**What you have to do**: Start at the line containing "Shown in this photo are" and transcribe every line exactly through the end of the records below, and only those lines.

(Spatial relationship records)
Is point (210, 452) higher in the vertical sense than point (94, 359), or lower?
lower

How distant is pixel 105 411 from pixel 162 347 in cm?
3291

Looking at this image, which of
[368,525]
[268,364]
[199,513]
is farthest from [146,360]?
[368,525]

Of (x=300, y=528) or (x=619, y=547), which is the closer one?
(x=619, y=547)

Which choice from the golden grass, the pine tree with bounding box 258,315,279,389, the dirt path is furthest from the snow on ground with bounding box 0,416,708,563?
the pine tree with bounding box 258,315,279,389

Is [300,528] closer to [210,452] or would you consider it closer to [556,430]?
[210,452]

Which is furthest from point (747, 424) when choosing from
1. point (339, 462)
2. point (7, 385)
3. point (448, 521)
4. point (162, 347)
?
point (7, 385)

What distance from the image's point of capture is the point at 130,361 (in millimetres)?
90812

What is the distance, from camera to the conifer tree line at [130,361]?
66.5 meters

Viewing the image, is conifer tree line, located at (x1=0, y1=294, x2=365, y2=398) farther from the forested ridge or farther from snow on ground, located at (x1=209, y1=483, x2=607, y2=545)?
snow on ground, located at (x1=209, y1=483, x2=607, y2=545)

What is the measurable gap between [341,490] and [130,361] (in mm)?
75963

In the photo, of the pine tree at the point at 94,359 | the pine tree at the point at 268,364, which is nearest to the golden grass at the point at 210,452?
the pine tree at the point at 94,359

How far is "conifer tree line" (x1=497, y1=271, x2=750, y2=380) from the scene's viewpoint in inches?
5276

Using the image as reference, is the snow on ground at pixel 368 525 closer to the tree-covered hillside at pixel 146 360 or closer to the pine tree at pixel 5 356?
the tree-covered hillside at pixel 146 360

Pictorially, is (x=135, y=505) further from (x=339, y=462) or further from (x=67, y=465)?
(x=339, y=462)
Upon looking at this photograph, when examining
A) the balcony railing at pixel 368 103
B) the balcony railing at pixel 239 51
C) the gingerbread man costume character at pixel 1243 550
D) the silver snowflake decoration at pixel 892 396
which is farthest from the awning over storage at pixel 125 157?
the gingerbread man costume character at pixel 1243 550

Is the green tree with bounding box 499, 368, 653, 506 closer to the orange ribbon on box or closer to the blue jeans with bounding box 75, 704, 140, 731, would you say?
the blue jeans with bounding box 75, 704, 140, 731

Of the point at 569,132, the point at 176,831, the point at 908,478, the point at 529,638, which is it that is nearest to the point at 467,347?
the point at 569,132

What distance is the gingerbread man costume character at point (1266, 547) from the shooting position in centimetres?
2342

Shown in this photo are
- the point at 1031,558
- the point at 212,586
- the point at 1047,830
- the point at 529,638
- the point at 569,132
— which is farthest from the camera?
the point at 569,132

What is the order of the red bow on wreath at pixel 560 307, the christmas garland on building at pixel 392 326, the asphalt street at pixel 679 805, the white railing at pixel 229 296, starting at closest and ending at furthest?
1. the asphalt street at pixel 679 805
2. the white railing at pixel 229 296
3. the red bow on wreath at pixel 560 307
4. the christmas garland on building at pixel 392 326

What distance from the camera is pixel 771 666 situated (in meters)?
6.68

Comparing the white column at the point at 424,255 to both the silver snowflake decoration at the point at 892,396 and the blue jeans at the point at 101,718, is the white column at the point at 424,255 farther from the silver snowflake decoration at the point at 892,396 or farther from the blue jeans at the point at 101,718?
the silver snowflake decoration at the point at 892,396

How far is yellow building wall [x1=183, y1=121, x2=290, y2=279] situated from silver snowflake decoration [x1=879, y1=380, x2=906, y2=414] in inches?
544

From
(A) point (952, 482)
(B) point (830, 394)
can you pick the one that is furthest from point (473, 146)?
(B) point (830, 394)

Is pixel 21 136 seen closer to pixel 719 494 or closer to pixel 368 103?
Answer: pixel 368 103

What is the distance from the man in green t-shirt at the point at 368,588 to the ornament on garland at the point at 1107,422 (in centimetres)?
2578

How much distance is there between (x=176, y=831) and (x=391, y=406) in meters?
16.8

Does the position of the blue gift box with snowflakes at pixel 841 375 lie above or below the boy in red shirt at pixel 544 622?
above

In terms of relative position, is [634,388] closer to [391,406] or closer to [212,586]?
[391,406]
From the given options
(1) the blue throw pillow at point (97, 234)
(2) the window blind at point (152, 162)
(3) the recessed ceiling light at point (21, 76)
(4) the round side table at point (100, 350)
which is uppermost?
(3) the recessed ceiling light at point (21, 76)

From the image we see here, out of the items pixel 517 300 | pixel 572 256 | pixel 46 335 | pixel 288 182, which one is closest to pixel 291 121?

**Right answer**:
Shown in this photo are
- the point at 1031,558
- the point at 212,586
- the point at 1047,830
- the point at 529,638
- the point at 569,132
— which is farthest from the camera?
the point at 569,132

What is the order of the red bow on wreath at pixel 560 307, the christmas garland on building at pixel 392 326, the asphalt street at pixel 679 805, the white railing at pixel 229 296, starting at closest and ending at furthest?
1. the asphalt street at pixel 679 805
2. the white railing at pixel 229 296
3. the red bow on wreath at pixel 560 307
4. the christmas garland on building at pixel 392 326

What distance from the camera is pixel 771 666 situated (in meters)?
6.68

Comparing the white column at the point at 424,255 to both the silver snowflake decoration at the point at 892,396 and the blue jeans at the point at 101,718, is the white column at the point at 424,255 farther from the silver snowflake decoration at the point at 892,396 or farther from the blue jeans at the point at 101,718?
the silver snowflake decoration at the point at 892,396

How far is yellow building wall [x1=183, y1=121, x2=290, y2=279] situated from silver snowflake decoration [x1=879, y1=380, x2=906, y2=414] in inches?
544

From
(A) point (952, 482)
(B) point (830, 394)
can you pick the one that is furthest from point (473, 146)?
(B) point (830, 394)

Is pixel 21 136 seen closer to pixel 719 494 or closer to pixel 368 103?
Answer: pixel 368 103

What is the distance from the man in green t-shirt at the point at 368,588 to the ornament on garland at the point at 1107,422 (in centimetres)?
2578

How much distance is there between (x=176, y=831) and (x=391, y=406) in meters?
16.8

Does the position of the blue gift box with snowflakes at pixel 841 375 lie above or below the boy in red shirt at pixel 544 622?
above

In terms of relative position, is [634,388] closer to [391,406] or closer to [212,586]?
[391,406]
From the given options
(1) the blue throw pillow at point (97, 234)
(2) the window blind at point (152, 162)
(3) the recessed ceiling light at point (21, 76)
(4) the round side table at point (100, 350)
which is uppermost?
(3) the recessed ceiling light at point (21, 76)

From the image we see here, out of the items pixel 517 300 | pixel 572 256 | pixel 46 335 | pixel 288 182, which one is closest to pixel 291 121?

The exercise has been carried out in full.